SYDNEY, Feb 26 (Reuters) A jury has found an Australian man guilty of receiving 3,500 dollars and a plane ticket from al Qaeda, the first Australian to be convicted under the country's new tough anti-terrorism laws, local media reported today.
Former taxi driver Joseph Terrence Thomas, 32, a father of three, faces up to 25 years in jail for receiving funds from al Qaeda.
Thomas also faces two years in prison after he was found guilty of a second charge of possessing a false passport.
But the jury found Thomas not guilty of two charges he had intentionally provided support and resources to Osama bin Laden's militant network between July 2002 and January 2003.

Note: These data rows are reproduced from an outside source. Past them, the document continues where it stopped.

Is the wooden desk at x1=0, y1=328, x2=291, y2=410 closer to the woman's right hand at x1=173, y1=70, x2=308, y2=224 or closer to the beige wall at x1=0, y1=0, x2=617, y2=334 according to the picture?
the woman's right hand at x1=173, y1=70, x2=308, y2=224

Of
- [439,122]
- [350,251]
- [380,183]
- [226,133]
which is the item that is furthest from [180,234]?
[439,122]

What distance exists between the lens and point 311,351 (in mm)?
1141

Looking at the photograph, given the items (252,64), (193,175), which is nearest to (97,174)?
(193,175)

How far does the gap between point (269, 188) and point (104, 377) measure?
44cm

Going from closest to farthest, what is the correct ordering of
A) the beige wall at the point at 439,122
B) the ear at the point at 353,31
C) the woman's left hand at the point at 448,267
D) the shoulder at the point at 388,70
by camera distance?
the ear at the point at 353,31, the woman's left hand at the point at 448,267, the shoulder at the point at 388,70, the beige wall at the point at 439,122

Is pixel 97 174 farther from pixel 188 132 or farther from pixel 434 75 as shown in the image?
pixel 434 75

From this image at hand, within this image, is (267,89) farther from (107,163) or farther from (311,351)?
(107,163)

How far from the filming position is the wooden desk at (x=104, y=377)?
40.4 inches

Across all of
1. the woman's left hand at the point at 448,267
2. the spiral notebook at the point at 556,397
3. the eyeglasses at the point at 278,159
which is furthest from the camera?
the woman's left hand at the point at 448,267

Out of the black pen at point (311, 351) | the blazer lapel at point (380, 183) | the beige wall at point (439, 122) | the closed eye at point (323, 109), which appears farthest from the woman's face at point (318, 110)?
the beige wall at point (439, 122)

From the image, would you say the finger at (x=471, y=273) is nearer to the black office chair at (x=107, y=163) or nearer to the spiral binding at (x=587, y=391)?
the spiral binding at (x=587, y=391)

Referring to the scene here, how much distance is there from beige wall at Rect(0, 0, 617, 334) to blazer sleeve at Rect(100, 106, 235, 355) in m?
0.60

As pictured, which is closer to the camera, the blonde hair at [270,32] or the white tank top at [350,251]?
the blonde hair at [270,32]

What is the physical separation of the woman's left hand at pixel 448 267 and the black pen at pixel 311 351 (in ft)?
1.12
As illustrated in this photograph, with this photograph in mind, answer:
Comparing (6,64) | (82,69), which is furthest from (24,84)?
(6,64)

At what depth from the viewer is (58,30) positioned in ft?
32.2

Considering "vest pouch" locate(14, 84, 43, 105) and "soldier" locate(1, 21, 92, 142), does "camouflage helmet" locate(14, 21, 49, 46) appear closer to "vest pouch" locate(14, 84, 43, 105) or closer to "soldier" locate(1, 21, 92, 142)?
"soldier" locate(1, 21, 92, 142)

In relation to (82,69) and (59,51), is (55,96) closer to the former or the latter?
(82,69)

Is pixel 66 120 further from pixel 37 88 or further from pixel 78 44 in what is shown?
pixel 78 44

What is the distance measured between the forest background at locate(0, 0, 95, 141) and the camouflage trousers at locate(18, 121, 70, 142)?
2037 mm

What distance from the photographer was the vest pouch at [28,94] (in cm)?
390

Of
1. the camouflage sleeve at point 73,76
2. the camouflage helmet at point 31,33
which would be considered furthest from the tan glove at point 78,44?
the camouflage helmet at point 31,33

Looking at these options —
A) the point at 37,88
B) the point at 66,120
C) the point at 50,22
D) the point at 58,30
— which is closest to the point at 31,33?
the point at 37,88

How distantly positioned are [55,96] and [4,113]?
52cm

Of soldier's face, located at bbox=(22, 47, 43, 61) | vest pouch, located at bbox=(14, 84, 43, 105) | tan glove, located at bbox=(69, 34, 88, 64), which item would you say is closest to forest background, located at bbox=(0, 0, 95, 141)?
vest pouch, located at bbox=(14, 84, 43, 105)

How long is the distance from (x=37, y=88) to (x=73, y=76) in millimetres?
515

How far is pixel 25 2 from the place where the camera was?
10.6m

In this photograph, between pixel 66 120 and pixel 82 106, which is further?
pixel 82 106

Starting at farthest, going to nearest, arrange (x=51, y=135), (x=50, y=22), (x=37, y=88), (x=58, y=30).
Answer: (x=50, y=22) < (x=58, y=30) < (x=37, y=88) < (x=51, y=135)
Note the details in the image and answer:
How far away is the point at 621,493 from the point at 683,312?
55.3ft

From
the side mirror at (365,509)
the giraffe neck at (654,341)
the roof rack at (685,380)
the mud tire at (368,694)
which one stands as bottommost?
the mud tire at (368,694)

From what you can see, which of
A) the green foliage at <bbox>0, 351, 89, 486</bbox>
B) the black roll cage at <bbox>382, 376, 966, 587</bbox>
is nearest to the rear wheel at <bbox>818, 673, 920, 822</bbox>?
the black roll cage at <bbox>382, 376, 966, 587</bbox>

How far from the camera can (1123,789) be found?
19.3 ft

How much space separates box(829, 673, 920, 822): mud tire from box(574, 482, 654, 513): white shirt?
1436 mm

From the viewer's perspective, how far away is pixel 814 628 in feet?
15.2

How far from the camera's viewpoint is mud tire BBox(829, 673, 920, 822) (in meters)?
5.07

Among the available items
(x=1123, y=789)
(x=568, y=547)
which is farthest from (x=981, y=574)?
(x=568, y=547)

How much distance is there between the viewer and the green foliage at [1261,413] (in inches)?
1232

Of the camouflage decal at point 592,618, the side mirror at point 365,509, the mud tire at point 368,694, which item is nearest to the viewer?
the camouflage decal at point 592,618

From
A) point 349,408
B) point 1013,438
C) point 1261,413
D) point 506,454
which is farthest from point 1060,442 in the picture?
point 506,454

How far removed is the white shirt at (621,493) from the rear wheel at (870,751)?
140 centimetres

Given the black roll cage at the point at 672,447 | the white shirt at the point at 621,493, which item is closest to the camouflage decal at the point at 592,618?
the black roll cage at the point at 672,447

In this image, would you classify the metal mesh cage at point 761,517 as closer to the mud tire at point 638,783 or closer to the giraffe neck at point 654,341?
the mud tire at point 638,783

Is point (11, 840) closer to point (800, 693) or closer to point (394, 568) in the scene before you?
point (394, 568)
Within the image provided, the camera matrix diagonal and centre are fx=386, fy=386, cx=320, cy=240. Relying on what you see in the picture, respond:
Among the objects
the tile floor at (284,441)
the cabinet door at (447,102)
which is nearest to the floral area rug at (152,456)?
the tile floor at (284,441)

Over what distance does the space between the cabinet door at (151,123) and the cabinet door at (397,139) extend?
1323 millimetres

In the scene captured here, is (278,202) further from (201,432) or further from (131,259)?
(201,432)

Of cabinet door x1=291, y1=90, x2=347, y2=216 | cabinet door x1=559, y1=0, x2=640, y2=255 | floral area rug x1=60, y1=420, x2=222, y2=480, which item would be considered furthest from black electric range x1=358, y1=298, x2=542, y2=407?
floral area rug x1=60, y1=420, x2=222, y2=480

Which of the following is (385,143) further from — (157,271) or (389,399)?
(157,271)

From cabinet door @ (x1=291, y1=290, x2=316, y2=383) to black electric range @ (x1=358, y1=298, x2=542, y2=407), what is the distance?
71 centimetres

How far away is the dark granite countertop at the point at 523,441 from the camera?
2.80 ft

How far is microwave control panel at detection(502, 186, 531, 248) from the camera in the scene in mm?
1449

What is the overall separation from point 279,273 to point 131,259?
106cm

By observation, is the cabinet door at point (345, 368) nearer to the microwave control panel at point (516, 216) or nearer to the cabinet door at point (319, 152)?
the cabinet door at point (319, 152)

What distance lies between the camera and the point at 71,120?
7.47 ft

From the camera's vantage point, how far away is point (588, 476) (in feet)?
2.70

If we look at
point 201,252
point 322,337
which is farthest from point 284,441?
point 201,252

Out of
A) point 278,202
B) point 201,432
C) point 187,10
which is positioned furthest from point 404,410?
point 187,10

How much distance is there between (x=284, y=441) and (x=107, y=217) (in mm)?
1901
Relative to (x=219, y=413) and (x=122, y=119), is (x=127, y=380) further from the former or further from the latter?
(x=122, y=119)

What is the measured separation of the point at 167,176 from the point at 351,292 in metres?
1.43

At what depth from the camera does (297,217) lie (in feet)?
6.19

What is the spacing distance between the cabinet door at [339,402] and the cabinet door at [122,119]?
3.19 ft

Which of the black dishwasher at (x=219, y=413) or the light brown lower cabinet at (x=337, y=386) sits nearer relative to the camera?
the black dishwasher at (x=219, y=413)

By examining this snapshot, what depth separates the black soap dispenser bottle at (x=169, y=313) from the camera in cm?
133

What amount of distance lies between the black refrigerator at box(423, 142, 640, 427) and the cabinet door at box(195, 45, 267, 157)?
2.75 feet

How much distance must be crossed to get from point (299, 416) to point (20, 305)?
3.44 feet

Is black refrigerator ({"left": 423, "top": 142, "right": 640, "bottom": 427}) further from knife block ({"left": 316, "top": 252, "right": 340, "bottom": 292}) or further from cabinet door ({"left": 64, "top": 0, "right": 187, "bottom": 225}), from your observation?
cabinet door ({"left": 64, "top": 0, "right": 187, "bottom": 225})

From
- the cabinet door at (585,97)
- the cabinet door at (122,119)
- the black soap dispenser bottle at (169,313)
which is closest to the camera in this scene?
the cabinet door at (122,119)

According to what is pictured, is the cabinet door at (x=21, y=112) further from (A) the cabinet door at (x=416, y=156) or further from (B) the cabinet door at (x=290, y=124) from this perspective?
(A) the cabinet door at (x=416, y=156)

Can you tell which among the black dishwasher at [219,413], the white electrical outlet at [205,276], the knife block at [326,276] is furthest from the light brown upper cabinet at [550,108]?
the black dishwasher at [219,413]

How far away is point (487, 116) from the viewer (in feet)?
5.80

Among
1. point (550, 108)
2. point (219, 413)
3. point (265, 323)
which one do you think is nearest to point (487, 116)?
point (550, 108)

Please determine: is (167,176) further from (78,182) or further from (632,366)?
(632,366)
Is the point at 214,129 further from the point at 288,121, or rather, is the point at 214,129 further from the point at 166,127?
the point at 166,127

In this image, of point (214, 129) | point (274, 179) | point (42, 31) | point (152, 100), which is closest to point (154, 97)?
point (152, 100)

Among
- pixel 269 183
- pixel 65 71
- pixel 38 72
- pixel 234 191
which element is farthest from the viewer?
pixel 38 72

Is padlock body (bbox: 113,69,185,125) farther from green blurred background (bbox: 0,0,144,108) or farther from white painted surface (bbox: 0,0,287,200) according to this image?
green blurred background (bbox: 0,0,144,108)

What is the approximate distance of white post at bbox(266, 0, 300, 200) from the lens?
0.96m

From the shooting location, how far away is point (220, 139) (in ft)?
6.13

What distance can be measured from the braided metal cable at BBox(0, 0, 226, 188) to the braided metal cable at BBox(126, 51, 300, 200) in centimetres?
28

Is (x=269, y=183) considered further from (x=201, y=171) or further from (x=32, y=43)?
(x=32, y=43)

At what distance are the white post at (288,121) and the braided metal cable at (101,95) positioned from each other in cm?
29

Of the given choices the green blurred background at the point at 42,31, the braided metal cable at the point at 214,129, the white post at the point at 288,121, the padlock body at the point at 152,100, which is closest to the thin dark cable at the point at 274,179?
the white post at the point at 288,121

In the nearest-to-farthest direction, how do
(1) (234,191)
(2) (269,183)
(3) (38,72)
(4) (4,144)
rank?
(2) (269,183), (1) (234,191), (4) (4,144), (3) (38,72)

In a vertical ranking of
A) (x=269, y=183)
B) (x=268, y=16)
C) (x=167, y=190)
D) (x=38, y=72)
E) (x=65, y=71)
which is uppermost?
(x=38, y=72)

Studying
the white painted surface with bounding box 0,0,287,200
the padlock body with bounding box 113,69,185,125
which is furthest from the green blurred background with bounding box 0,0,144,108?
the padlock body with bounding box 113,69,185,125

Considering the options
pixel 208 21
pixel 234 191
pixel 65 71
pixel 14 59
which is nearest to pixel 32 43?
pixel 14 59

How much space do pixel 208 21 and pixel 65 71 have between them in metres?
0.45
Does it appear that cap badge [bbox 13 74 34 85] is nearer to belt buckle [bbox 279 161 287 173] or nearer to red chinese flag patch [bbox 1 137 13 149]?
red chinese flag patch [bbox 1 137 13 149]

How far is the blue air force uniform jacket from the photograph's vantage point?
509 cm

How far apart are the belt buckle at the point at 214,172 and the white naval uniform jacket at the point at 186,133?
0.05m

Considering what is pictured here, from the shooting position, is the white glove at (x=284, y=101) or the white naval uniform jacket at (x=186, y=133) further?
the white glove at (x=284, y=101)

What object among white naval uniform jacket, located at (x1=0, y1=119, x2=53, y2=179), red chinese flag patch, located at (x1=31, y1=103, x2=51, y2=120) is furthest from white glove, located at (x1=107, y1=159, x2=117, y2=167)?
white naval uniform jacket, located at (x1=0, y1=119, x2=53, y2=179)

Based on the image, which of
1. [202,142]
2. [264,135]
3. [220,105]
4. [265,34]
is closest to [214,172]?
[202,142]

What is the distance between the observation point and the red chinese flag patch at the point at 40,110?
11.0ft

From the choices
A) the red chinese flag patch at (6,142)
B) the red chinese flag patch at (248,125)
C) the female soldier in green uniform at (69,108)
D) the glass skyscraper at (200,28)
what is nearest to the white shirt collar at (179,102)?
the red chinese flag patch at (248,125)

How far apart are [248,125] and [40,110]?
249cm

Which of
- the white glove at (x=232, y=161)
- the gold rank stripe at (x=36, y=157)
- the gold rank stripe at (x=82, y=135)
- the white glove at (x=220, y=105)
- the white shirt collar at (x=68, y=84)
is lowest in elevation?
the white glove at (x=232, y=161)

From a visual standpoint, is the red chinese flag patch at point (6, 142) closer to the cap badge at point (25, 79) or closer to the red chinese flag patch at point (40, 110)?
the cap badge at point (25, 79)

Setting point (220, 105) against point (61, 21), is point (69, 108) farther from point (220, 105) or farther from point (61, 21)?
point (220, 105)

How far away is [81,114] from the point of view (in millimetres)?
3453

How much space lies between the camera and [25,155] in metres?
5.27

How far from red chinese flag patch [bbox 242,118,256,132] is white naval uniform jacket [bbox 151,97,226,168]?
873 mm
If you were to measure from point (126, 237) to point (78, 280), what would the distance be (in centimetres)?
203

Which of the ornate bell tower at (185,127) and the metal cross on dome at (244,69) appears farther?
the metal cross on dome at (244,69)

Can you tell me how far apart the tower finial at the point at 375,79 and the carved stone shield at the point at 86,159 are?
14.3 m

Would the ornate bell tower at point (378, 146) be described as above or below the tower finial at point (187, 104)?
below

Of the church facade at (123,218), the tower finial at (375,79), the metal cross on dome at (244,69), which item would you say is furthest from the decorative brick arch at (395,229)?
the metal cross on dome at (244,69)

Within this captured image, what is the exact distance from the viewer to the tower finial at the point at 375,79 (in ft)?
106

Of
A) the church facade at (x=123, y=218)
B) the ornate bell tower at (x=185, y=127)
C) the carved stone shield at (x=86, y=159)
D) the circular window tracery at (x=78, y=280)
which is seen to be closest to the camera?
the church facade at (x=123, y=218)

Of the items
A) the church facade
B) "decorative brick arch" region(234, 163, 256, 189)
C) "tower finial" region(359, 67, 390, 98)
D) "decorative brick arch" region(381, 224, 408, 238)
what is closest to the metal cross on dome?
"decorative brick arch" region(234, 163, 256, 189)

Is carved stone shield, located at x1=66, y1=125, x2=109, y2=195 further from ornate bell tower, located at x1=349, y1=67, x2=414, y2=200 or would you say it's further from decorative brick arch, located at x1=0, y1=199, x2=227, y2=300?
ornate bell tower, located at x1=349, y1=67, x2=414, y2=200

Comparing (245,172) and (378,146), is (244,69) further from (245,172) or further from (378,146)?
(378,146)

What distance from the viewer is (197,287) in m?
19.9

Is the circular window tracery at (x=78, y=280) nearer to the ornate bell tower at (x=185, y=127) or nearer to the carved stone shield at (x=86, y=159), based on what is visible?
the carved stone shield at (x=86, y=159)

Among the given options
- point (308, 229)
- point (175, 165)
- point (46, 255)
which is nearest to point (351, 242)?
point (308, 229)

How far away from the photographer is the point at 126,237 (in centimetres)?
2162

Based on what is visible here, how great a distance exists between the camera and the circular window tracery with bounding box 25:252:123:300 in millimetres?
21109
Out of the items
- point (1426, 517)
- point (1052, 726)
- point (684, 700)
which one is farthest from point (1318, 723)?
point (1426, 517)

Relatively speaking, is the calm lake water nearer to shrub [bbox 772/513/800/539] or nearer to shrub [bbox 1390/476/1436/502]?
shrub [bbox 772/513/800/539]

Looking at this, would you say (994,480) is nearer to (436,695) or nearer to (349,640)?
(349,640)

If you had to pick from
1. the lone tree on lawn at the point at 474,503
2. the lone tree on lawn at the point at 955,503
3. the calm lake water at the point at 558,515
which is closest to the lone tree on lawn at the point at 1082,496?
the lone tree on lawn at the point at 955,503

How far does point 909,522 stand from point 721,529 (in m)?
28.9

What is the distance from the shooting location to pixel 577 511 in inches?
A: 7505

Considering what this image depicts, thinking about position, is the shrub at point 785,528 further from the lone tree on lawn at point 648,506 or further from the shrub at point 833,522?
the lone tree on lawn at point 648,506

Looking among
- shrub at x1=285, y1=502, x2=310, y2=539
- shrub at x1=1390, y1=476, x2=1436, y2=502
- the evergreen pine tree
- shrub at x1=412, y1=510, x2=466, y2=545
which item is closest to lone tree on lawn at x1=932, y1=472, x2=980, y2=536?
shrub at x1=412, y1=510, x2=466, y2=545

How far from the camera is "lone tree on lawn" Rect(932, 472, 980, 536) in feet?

His lawyer Rob Stary said Thomas had won a ''significant victory'' by being acquitted of the most serious charges of providing support and resources to a terrorist organisation.
The Victoria state Supreme Court jury of nine women and three men took just over two days to reach their verdicts.
During a week-long trial, the prosecution said an al Qaeda agent named Khaled bin Attash gave Thomas $3,500 and a plane ticket back to Australia while he was in Pakistan.
Thomas was detained in Pakistan in 2003 and told Australian police during an interview there in March that year that Attash wanted him to conduct surveillance of military installations in Australia, prosecutor Nicolas Robinson told the court.
He said Thomas had trained at an al Qaeda camp in Afghanistan for three months in 2001 and had told police he had seen bin Laden in close quarters several times during that period.
Thomas's defence team said Thomas planned to use the money bin Attash gave him to help his family and not for terrorism.
The court remanded Thomas in custody for pre-sentence hearing on March 2.